* PROVIDED PASSAGE *
----

- Born: July 1, 1893 Cleveland, Ohio
- Died: September 13, 1959 (aged 66) Newbury, Ohio
- Known for: co-developer of "simulated milk adapted" (SMA)

= William Otto Frohring =

William Otto Frohring (July 1, 1893 – September 13, 1959) was an American biochemical researcher, inventor and business executive. He was a co-developer of "simulated milk adapted" (SMA), the first infant formula to be distributed in the United States and one of the most widely consumed infant formulas in the world.
Frohring held 15 patents, and led research in dairy products, and the refinement, synthesis and manufacture of vitamin products.

==Early life==
William Frohring was born in Cleveland, Ohio, the son of William Erhardt Frohring, a railroad engineer, and Martha Louise Bliss. He graduated from East Technical High School in Cleveland. After graduation, he worked as a motorcycle mechanic at the Luna Park, Cleveland Motordrome. In 1911, he received a two-year scholarship to Ohio State Agricultural College, where he majored in bacteriology and dairy technology. He graduated in 1915.

----

* EXERCISE TASKS *
[1] Identify every occupation that the Frohring biography attributes to any person, and name the person who held each one.
[2] Print the portion of the Frohring biography spanning everything from "William Otto Frohring (July" down to "of vitamin products.", reproducing it without alteration.

----

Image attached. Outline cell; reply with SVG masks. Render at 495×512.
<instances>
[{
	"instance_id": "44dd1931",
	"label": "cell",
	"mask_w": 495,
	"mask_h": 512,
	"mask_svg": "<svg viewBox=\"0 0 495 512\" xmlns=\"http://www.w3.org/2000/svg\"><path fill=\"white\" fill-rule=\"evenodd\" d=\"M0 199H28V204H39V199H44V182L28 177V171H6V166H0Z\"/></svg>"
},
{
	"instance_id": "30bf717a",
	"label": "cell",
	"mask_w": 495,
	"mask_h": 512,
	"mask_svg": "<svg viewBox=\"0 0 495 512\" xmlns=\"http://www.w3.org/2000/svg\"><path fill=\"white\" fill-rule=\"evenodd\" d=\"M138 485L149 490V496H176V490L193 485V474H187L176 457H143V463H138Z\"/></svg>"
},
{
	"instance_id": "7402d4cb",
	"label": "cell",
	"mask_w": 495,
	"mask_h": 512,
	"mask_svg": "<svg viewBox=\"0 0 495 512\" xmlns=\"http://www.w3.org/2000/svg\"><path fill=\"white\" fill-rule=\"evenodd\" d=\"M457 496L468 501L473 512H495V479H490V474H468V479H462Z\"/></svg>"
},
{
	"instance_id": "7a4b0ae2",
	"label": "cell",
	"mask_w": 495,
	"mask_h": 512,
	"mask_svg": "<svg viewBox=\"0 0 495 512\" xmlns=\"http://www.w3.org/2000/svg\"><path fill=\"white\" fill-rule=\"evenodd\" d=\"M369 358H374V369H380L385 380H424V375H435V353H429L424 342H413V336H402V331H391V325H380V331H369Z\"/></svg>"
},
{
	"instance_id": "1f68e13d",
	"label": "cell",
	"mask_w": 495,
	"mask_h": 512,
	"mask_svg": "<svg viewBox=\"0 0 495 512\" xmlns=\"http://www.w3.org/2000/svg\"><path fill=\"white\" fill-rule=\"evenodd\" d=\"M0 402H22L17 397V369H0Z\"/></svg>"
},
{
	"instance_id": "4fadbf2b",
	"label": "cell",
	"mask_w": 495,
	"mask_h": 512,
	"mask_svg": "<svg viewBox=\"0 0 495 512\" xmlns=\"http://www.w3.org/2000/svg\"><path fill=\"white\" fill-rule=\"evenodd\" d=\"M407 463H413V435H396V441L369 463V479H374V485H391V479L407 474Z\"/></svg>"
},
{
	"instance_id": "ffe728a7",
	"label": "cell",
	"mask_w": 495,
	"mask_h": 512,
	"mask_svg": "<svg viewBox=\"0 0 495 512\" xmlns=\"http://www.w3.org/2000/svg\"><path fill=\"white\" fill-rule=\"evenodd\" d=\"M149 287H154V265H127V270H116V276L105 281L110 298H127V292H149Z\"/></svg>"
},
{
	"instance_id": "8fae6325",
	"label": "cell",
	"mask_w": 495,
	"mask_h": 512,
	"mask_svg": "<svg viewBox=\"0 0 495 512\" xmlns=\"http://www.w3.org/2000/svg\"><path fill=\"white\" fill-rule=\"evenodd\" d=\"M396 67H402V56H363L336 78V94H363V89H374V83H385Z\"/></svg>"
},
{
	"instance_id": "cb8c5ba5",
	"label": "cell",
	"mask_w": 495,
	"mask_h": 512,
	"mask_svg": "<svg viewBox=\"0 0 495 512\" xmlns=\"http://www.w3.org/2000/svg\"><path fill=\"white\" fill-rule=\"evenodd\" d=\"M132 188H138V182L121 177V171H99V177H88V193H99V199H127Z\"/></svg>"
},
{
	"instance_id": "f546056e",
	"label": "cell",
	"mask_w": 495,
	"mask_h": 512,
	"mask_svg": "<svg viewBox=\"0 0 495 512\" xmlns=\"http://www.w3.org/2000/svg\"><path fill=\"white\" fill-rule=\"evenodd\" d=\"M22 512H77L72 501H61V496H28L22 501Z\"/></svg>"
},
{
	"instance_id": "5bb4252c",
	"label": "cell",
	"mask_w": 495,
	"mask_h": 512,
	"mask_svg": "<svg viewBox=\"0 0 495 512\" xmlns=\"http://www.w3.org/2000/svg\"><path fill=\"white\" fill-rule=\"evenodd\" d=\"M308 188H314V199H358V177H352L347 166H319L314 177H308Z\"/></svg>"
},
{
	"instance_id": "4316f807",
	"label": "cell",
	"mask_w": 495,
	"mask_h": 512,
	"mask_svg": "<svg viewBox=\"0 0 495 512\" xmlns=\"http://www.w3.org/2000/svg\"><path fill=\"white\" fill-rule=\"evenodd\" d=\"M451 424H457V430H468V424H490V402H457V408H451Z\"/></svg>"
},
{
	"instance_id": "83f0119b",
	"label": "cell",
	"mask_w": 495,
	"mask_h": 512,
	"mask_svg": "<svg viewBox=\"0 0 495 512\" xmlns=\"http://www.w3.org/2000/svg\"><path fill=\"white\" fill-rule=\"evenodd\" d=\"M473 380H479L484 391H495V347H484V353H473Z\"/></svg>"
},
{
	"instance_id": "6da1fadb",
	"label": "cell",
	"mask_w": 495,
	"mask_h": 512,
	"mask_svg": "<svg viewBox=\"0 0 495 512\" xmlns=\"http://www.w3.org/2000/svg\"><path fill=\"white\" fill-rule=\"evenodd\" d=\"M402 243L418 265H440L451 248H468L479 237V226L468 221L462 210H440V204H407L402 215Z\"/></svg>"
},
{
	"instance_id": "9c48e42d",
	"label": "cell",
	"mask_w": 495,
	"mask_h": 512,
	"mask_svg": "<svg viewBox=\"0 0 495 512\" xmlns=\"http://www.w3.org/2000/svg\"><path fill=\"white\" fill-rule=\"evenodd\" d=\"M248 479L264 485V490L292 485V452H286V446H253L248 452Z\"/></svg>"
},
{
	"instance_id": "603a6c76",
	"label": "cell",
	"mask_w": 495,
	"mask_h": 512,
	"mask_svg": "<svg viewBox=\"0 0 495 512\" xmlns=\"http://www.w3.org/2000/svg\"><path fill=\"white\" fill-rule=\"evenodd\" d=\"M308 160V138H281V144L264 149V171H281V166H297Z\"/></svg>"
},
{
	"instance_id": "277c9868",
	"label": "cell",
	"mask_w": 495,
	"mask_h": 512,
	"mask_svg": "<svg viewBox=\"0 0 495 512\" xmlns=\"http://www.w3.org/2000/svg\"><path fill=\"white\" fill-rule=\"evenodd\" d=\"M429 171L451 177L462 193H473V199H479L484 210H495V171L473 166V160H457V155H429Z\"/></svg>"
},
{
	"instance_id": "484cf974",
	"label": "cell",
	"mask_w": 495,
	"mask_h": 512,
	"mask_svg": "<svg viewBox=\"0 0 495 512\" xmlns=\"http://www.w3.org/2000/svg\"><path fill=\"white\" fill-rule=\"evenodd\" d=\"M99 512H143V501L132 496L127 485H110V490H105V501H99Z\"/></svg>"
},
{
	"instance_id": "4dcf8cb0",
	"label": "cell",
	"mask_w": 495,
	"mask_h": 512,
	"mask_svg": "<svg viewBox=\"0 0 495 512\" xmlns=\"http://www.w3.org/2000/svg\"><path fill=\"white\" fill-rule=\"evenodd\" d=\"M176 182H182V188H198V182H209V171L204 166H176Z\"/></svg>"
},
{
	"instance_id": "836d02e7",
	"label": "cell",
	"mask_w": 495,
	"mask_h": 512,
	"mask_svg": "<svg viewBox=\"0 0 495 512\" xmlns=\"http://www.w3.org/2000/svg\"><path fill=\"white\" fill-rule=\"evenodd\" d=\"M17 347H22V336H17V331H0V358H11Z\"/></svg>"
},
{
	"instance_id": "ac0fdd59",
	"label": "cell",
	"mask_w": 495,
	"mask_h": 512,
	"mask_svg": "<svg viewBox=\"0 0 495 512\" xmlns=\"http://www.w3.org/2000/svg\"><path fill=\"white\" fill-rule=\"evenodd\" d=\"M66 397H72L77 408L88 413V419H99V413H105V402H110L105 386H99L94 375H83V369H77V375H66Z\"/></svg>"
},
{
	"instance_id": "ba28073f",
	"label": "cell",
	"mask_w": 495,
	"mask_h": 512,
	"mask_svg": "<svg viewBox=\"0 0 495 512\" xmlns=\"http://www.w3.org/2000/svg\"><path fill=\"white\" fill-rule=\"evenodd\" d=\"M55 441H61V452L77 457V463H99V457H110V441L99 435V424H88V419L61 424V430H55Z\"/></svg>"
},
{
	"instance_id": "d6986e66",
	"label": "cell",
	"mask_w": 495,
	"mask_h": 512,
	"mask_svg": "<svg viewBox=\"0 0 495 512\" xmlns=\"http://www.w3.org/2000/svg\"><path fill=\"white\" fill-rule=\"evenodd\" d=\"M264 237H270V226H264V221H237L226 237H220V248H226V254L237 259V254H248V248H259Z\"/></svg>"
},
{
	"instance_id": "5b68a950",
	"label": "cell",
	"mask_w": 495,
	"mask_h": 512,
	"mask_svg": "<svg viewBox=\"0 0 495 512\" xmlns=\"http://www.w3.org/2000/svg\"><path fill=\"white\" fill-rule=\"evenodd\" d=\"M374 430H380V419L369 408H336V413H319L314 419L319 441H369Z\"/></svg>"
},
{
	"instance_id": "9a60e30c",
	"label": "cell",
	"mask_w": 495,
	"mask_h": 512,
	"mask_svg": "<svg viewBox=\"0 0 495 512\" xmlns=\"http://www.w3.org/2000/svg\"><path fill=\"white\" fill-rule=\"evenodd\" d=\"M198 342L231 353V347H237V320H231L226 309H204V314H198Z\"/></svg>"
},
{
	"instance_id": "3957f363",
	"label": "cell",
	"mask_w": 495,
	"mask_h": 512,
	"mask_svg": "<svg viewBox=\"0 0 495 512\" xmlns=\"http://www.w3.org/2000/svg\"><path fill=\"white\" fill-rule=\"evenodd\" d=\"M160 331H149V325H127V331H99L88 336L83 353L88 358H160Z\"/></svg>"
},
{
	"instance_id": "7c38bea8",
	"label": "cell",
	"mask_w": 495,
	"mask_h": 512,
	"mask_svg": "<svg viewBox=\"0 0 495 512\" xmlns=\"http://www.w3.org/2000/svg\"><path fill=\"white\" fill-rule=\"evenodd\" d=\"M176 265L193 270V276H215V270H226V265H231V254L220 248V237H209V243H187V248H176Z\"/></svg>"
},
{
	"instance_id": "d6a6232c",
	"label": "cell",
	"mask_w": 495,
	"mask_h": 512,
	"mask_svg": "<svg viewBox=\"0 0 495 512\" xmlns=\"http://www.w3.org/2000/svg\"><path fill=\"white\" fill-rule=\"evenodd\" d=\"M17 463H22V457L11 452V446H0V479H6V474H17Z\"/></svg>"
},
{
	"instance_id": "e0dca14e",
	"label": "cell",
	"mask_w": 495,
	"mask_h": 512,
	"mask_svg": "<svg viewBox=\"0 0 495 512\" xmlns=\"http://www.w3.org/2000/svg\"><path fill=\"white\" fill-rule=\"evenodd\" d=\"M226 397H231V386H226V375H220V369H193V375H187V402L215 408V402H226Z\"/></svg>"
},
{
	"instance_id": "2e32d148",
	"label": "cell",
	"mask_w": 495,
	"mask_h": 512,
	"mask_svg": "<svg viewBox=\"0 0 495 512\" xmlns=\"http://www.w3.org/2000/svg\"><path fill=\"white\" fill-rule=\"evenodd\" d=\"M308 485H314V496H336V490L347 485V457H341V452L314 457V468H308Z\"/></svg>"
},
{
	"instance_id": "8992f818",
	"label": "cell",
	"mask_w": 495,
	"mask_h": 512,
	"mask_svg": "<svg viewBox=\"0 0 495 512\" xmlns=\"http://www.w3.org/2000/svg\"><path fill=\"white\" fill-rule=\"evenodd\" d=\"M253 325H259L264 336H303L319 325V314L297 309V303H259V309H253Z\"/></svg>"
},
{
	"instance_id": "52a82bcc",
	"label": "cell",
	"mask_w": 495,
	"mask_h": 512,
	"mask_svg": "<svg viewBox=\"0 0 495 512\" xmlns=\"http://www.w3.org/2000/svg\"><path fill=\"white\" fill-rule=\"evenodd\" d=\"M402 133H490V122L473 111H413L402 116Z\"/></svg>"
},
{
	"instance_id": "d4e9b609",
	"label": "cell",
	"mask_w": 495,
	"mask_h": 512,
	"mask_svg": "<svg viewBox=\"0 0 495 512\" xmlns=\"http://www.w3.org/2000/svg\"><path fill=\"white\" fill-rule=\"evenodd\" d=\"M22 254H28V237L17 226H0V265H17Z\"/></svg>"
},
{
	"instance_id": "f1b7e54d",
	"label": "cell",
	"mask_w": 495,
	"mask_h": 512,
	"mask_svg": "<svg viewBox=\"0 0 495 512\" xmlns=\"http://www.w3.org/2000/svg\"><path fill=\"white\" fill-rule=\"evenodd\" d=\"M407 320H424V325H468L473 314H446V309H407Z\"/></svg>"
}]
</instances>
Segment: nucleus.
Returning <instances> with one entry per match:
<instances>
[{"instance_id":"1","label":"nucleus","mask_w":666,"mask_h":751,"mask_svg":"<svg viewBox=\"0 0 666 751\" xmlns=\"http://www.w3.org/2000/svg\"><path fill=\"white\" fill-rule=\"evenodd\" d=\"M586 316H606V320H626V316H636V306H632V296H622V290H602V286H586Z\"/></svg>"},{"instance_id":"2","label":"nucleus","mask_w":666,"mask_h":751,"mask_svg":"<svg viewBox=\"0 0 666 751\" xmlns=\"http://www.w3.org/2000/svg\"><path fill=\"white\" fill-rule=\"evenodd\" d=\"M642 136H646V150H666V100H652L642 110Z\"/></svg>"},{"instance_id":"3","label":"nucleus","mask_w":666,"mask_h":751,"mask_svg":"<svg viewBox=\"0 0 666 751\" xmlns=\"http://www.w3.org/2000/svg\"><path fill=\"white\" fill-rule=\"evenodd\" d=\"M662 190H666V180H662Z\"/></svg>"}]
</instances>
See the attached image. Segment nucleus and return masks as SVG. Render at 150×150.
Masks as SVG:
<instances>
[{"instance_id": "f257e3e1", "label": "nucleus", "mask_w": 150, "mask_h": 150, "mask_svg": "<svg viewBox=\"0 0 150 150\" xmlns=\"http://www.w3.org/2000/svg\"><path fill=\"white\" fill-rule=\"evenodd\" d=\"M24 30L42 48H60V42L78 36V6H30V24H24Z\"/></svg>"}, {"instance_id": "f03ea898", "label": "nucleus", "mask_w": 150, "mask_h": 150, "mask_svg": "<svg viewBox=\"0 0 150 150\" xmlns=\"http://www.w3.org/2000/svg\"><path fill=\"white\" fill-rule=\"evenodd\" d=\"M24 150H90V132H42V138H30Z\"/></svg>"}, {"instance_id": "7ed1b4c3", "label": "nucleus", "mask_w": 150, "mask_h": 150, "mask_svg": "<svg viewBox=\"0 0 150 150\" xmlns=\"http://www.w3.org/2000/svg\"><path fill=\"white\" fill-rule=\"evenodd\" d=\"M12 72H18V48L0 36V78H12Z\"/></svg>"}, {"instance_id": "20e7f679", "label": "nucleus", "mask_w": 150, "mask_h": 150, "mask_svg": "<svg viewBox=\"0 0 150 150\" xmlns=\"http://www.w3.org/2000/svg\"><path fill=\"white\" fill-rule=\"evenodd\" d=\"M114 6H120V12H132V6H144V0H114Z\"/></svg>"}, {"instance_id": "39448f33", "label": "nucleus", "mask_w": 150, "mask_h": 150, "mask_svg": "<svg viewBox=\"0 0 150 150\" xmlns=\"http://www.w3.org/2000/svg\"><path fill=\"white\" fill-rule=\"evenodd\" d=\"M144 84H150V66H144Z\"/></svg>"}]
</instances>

----

* RESPONSES BY TASK *
[1]
- Biochemical researcher: William Otto Frohring
- Inventor: William Otto Frohring
- Business executive: William Otto Frohring
- Railroad engineer: William Erhardt Frohring, his father
- Motorcycle mechanic: William Otto Frohring, at the Luna Park, Cleveland Motordrome

[2]
William Otto Frohring (July 1, 1893 – September 13, 1959) was an American biochemical researcher, inventor and business executive. He was a co-developer of "simulated milk adapted" (SMA), the first infant formula to be distributed in the United States and one of the most widely consumed infant formulas in the world.
Frohring held 15 patents, and led research in dairy products, and the refinement, synthesis and manufacture of vitamin products.